Relationship between proton/ potassium fluxes and central carbon catabolic pathways in different Saccharomyces cerevisiae strains under osmotic stress conditions

Ion homeostasis is pivotal for numerous cellular functions and adaptation. Investigation of the relationship between K+ and H+ transporters and energy exchange processes of S. cerevisiae ATCC 9804 and ATCC 13007 strains will be crucial to enhance resistance to osmotic stress and improve industrial processes. Specific growth rate (SGR), pH and oxidation-reduction potential (ORP), K+ and H+ fluxes, mitochondrial H+-ATPase activity changes, and metabolites were studied in physiological and osmotic stress conditions. Strictly neutral conditions are needed for yeast biomass production under osmotic stress (microaerophilic growth), where the SGR of ATCC 9804 is suppressed-85% and in ATCC 13007-60% compared to physiological conditions. The addition of N ' N'- dicyclohexylcarbodiimide (DCCD) completely abolishes K+ and H+ transport. High affinity to K+ ions were registered in aerobic growth, which decreased during the transition to microaerophilic growth, as well as under stress, and was especially low in DCCD-inhibited samples.
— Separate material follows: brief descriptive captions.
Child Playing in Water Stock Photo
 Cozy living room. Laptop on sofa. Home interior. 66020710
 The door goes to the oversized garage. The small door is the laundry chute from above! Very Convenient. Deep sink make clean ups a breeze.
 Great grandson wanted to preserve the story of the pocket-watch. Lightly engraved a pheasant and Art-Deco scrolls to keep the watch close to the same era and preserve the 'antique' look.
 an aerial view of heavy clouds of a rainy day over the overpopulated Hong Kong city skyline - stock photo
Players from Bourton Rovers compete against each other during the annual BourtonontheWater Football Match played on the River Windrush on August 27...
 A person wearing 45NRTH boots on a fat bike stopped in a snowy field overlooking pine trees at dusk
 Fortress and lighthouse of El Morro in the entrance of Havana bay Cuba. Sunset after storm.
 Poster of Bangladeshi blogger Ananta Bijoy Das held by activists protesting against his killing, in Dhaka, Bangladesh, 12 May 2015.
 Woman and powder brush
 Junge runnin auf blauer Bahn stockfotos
Mitochondrial H+-ATPase activity was suppressed -5-fold under osmotic stress conditions, compared with the physiological one. Taken together it can be concluded that cell membrane transporters and the mitochondrial proton-potassium exchange systems, are crucial in maintaining cell physiological functions, regulating the energy balance via FOF1-ATPase, as well as in stress responding processes.